- Stylistic origins: Rhythm and blues; pop; disco; funk; soul; jazz; blues; electronic; hip-hop;
- Cultural origins: Late 1970s and early 1980s, North America
- Typical instruments: guitar; bass guitar; keyboards; synthesizers; electric guitar; drums; sampler; flute; saxophone; trumpet; trombone; violin; viola; cello; Akai MPC; Roland TR-808; Hammond B3; organ; Fender Rhodes; synth bass;
- Derivative forms: Neo soul; nu-funk; 2-step; alternative R&B; afroswing;

Subgenres
- Hip-hop soul; RnBass;

Fusion genres
- Crunk&B; Latin R&B; new jack swing; pluggnb; raï'n'B; rhythm & grime; snap&B;

= Contemporary R&B =

Rhythm and blues music genre

Contemporary R&B is a popular music genre, originating from African-American musicians in the 1970s that combines rhythm and blues with elements of pop, disco, funk, soul, jazz, blues, electronic and hip-hop.

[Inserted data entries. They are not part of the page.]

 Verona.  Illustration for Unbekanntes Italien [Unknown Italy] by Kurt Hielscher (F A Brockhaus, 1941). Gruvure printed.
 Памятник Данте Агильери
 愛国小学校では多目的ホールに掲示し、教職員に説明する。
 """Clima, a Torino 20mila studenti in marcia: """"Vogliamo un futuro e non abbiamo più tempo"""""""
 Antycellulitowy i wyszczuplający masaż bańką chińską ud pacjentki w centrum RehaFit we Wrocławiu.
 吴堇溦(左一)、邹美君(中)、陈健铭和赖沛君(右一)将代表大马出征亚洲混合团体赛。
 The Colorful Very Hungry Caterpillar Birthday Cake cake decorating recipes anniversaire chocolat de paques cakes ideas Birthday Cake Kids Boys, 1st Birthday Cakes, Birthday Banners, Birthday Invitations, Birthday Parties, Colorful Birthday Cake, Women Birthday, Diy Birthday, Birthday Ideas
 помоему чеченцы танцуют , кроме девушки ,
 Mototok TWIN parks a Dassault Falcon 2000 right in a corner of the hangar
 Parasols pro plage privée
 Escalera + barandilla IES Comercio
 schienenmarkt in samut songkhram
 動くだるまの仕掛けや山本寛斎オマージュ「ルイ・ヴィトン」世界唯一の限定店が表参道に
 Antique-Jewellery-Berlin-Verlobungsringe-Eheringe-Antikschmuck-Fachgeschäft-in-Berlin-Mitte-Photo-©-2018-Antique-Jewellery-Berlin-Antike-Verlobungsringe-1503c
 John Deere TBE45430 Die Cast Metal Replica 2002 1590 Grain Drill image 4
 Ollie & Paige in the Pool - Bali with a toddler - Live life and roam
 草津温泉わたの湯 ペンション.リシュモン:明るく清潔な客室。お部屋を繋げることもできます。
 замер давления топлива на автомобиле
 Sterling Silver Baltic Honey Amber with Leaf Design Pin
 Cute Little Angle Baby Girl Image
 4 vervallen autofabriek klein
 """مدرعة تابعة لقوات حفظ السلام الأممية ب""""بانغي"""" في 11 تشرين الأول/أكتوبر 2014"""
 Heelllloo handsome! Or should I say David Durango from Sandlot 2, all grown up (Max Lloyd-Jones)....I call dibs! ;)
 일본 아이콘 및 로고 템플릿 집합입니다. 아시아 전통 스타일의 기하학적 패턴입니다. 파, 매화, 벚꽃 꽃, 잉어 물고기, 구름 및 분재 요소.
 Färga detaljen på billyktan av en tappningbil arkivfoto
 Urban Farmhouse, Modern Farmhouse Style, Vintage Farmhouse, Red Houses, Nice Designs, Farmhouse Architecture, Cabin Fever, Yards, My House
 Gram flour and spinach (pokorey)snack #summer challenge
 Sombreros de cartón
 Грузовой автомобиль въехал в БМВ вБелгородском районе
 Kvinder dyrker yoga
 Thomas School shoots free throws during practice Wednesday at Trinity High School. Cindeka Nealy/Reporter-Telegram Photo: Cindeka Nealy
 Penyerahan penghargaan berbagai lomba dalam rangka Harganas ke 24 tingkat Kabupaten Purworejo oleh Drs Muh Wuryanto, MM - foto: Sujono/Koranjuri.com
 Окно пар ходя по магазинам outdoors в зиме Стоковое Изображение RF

The incorporation of disco and electronic textures and production styles, which came to prominence since the 2010s decade, brought forth a style called electro-R&B.

The genre features a distinctive record production style and a smooth, lush style of vocal arrangement. Electronic influences and the use of hip-hop or dance-inspired beats are typical, although the roughness and grit inherent in hip-hop may be reduced and smoothed out. Contemporary R&B vocalists often use melisma, and since the mid-1980s, R&B rhythms have been combined with elements of hip-hop culture and music, soul culture and soul music.

==Precursors==
According to Geoffrey Himes speaking in 1989, the progressive soul movement of the early 1970s "expanded the musical and lyrical boundaries of [R&B] in ways that haven't been equaled since". This movement was led by soul singers, songwriters and producers such as Curtis Mayfield, Marvin Gaye, and Stevie Wonder. Norman Whitfield's productions at Motown, the record label of Gaye, were also pioneering for setting the soul vocals and simple hooks of earlier rhythm and blues records against strong backbeats, vocal harmonies, and orchestral sounds, all of which thickened the texture of the music. Gaye's own music on albums such as What's Going On (1971) incorporated jazz influences that led the genre into a looser musical direction.

The nearest precursor to contemporary R&B came at the end of the disco era in the late 1970s, when Michael Jackson and Quincy Jones added more electronic elements to the sound of the time, creating a smoother dancefloor-friendly style. The first result was Off the Wall (1979), which—according to Stephen Thomas Erlewine from AllMusic—"was a visionary album, that found a way to break disco wide open into a new world where the beat was undeniable, but not the primary focus" and "was part of a colorful tapestry of lush ballads and strings, smooth soul and pop, soft rock, and alluring funk".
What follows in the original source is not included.